**DIRECTIVE:**
Reproduce only this part of the listing: the line with "What distance away", plus every line after it through the last.

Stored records
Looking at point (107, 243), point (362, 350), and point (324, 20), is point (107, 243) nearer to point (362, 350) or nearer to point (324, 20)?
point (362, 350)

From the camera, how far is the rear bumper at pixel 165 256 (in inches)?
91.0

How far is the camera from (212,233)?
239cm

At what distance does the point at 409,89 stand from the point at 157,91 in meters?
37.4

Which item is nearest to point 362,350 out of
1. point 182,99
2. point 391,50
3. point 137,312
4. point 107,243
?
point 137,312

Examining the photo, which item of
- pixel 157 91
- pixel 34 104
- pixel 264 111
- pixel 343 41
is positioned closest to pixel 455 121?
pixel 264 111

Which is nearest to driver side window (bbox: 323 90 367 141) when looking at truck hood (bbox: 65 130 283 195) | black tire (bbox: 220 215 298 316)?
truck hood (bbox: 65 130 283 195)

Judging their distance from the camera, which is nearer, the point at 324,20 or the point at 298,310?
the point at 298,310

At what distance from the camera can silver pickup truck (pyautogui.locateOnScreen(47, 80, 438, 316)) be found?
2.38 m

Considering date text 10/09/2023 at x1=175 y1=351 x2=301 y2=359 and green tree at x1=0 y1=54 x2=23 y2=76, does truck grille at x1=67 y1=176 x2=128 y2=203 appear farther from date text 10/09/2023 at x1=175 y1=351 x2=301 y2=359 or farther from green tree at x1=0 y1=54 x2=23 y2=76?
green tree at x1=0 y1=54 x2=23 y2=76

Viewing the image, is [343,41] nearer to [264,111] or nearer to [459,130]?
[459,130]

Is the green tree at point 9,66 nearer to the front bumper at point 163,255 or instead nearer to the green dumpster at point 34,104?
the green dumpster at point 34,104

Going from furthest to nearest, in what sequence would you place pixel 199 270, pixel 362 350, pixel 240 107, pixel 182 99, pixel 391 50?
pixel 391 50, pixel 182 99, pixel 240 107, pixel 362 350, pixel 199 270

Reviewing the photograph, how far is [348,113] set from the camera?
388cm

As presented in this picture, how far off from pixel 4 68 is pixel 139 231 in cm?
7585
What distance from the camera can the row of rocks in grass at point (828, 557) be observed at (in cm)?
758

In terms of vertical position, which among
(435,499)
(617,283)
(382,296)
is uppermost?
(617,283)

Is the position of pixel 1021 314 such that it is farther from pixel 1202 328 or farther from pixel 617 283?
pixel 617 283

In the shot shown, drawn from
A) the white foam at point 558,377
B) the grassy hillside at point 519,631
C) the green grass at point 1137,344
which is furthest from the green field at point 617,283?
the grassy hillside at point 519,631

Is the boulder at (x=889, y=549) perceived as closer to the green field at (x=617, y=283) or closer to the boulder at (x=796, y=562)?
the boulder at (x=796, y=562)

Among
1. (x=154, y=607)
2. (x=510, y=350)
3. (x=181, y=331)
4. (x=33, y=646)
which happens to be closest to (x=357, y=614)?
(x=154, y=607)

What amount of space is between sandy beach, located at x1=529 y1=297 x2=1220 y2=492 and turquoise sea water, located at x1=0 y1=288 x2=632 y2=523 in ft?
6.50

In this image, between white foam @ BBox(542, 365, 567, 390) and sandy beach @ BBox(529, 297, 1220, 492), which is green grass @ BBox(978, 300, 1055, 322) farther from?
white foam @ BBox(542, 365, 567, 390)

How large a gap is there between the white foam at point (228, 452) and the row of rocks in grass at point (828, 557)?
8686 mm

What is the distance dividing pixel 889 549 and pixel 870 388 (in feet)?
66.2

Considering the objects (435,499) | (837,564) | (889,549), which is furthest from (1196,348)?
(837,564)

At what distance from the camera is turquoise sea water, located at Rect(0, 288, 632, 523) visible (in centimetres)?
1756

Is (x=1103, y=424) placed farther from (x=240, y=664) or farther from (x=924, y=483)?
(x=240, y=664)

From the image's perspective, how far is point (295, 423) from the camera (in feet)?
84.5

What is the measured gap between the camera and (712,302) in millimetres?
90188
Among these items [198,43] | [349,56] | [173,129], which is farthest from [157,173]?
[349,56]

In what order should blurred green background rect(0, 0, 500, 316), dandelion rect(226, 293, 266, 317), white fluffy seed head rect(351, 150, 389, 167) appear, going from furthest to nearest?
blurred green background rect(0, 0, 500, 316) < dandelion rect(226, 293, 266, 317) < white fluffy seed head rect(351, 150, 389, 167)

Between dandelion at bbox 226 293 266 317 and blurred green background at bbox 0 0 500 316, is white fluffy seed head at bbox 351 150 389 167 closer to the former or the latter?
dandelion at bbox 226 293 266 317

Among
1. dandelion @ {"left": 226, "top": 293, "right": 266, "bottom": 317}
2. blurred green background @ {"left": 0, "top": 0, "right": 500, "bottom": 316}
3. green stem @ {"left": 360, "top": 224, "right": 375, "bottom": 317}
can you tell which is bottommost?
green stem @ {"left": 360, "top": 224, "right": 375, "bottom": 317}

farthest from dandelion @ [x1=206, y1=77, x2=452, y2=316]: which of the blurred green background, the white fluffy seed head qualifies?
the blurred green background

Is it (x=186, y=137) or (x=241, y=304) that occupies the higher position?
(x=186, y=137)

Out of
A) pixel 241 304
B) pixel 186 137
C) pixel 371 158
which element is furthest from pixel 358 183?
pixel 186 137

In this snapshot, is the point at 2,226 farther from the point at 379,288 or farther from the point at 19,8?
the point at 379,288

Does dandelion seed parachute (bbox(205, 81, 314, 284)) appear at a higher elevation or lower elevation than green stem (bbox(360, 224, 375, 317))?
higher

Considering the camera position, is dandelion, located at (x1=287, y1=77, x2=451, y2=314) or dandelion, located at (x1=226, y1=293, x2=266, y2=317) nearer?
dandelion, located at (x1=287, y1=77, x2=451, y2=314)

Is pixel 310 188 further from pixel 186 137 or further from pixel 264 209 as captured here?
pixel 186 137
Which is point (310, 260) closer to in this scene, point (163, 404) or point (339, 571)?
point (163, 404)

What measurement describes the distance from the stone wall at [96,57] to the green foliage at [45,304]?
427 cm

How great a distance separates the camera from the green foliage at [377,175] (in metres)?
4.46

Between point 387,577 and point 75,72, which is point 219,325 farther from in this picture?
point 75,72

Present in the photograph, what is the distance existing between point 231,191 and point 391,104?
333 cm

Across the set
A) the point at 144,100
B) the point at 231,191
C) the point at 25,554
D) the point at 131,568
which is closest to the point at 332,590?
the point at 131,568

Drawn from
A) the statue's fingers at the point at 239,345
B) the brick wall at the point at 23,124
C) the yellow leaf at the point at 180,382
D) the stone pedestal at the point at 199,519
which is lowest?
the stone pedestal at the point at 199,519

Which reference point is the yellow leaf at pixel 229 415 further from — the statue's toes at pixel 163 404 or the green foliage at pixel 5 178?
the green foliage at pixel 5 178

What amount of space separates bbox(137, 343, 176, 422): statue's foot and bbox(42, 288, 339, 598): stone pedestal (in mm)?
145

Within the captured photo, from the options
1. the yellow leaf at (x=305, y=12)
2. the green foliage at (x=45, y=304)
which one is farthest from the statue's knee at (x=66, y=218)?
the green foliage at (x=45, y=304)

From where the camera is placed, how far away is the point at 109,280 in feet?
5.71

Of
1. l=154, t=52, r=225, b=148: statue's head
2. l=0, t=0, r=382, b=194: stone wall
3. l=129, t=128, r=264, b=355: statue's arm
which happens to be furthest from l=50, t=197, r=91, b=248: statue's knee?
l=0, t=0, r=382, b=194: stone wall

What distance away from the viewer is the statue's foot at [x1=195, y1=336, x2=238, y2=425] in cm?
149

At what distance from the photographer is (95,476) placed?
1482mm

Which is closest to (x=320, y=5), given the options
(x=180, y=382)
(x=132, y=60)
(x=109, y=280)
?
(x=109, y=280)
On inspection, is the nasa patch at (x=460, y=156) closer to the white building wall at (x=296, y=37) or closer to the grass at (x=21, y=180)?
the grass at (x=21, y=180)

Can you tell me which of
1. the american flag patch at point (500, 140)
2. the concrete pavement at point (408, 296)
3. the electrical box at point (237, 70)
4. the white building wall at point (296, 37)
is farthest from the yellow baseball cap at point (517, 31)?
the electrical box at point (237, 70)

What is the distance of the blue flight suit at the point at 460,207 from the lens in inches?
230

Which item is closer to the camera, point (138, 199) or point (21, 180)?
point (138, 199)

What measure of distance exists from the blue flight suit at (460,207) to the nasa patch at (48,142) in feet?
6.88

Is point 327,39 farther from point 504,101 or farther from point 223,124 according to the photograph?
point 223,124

**ANSWER TO THIS PROBLEM:**
What distance away from the viewer is the statue's foot at [x1=195, y1=336, x2=238, y2=425] in cm?
149

At what distance from the photographer is (95,476) placed?
1482mm

Which is closest to (x=320, y=5), given the options
(x=180, y=382)
(x=132, y=60)
(x=109, y=280)
?
(x=109, y=280)
On inspection, is the nasa patch at (x=460, y=156) closer to the white building wall at (x=296, y=37) or closer to the grass at (x=21, y=180)?
the grass at (x=21, y=180)

Can you tell me which of
1. the american flag patch at point (500, 140)
2. the concrete pavement at point (408, 296)
3. the electrical box at point (237, 70)
4. the white building wall at point (296, 37)
is farthest from the yellow baseball cap at point (517, 31)?
the electrical box at point (237, 70)

What is the distance of the blue flight suit at the point at 460,207 from the lens in inches?
230

Which item is closer to the camera, point (138, 199) or point (21, 180)?
point (138, 199)

What measure of distance exists from the blue flight suit at (460,207) to the nasa patch at (48,142) in feet?
6.88

Is point 327,39 farther from point 504,101 or farther from point 223,124 according to the photograph?
point 223,124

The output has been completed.